How I Built Payment APIs: Architecture, Authentication & Integration

Payment APIs sit at the worst end of the engineering trade-off curve: strict correctness, near-zero downtime, full audit, and yet they’re the APIs that financial-partner engineers will read line-by-line, on a Friday, before they ship a customer-facing flow that touches money. This post is a field-tested walk through the choices that hold up in that review.

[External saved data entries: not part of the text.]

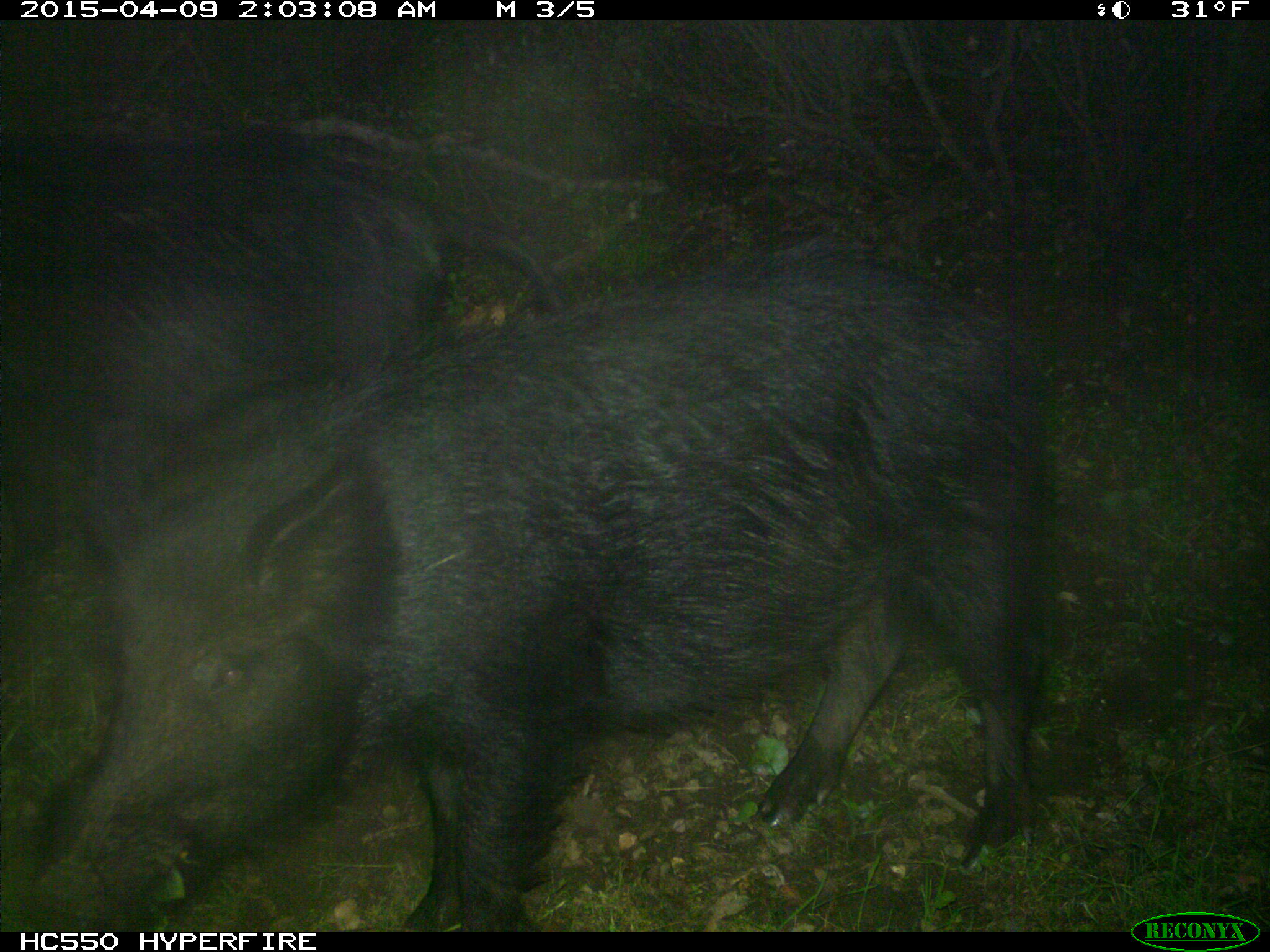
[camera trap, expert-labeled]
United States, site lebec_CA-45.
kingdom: Animalia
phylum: Chordata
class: Mammalia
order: Artiodactyla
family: Suidae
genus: Sus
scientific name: Sus scrofa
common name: wild boar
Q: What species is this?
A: Sus scrofa (wild boar).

The shape of a good payment endpoint

Every payment endpoint in our stack returns the same envelope:

{
  "status": "OK",
  "code": "P0000",
  "message": "Payment accepted",
  "data": {
    "transactionId": "TXN-2026-04-A7F3-9912",
    "amount": "1250.00",
    "currency": "BDT",
    "billingPeriod": "2026-04",
    "lockedAt": "2026-04-30T08:21:14Z"
  },
  "trace": "Z9-4d2a"
}

Three things matter here:

A short numeric code (P0000, P1001, …) that maps cleanly to a partner-side state machine. Free-text message fields are for humans; partners must never branch on them.
A trace id that ties a response back to a single row in the request log. That row is the source of truth in disputes.
No camelCase / snake_case mixing. Pick one. We chose camelCase because most partner-side stacks today are TypeScript-ish, and partners care more about typing simply than about server-side aesthetic.

Authentication

The cleanest pattern we’ve shipped is a two-step token flow:

Partner POSTs API key + signed timestamp to /auth/token.
Server returns a short-lived (15 min) JWT.
Every subsequent call carries Authorization: Bearer <jwt>.

The signed-timestamp step matters: it prevents replay if an API key leaks into a partner’s logs, because the signature is only valid for a 60-second window.

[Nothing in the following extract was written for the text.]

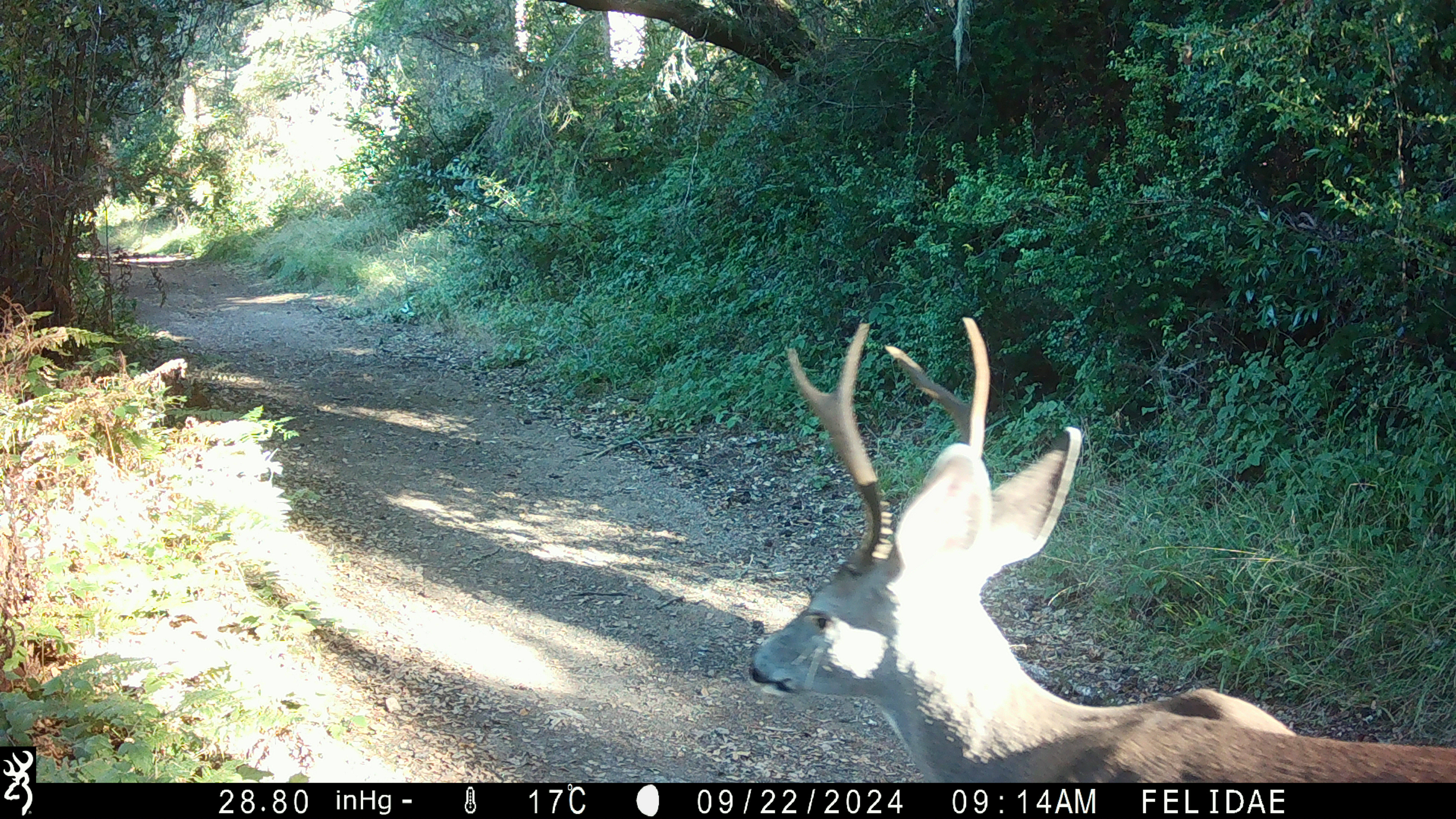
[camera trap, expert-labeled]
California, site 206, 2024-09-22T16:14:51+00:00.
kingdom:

The JWT body looks like this:

{
  "iss": "mtb.payments",
  "sub": "partner_12",
  "aud": "bill-collection",
  "scope": ["read:bill", "post:payment"],
  "exp": 1714467600,
  "ipHash": "a7…"
}

scope lets us issue read-only tokens to partner ops teams without exposing the payment posting endpoint. ipHash rejects a token used from outside the partner’s whitelisted IP range — the only secret that ever leaves our edge is the JWT, never the API key.

Two-phase payment commit

The hardest class of bug in payments is the “partner thinks it succeeded, biller doesn’t see it” bug. We solve it with an explicit two-phase commit:

Lock — partner calls POST /bill/lock to reserve the bill. Server returns a lockToken valid for 5 minutes. The biller’s downstream system now refuses any other payment on that bill until the lock expires.
Pay — partner calls POST /bill/pay with the lockToken and their transaction id. Server commits and returns a final transactionId.

The lock step is what makes the system safe under partner-side retries. Without it, a partner that retries because of a timeout on the pay step can double-debit the customer. With it, the second attempt fails closed with a specific P1102 — Lock Expired and the partner knows to call /bill/lock again.

Idempotency keys

Every state-changing endpoint accepts an optional Idempotency-Key header. We store the (partner, key, response) tuple for 24 hours. A retry with the same key returns the original response byte-for-byte — including trace — so the partner sees a stable view.

The TTL is 24 hours and not “forever” because partners regenerate keys per day; storing them indefinitely is a slow leak of memory and a fast leak of PII.

Observability

Three telemetry surfaces, every payment touches all three:

A canonical log line per request: trace, partner, endpoint, request hash, response code, total latency, and whether each downstream call hit cache or origin. This is the only thing dispute-resolution looks at.
A metric: counter on (partner, endpoint, response_code). We alert on a 5-minute window where any partner’s error rate climbs above 2%.
A distributed trace, sampled at 1 in 100. The full call graph is too expensive to keep, but the 1% sample is where we find the slow-DB-query problems.

Latency budget

What “fast enough” means depends on who’s reading. For a partner whose checkout flow is interactive, p95 under 800 ms is the line. For a batch biller pushing 50k rows overnight, p99 under 4 s is fine — they care about throughput, not latency.

Endpoint p95 latency (ms)

95 ms

POST /auth/token

210 ms

GET /bill/lookup

340 ms

POST /bill/lock

620 ms

POST /bill/pay

140 ms

GET /txn/status

Pay is the slow one because it fans out to the biller + ledger + notification queue. Lookup is cached at the edge.

What I’d do differently

Ship a partner SDK on day 1. We let partners hand-roll clients for six months. Five of them got the HMAC signing wrong in five different ways. An SDK would have removed an entire class of support tickets.
Sign error responses too. We sign success responses; we don’t sign errors. A malicious middle-box could tell a partner “everything failed” to hide a successful payment from them. Unlikely in practice, but cheap to fix.
Make the trace id parsable. Ours is an opaque string. If it embedded the partner id and timestamp prefix, on-call could read it without looking it up.

Payment APIs are unglamorous — most of the design is about making the boring case rock-solid so the interesting case (a real outage, a real dispute) is the only one anyone has to think about.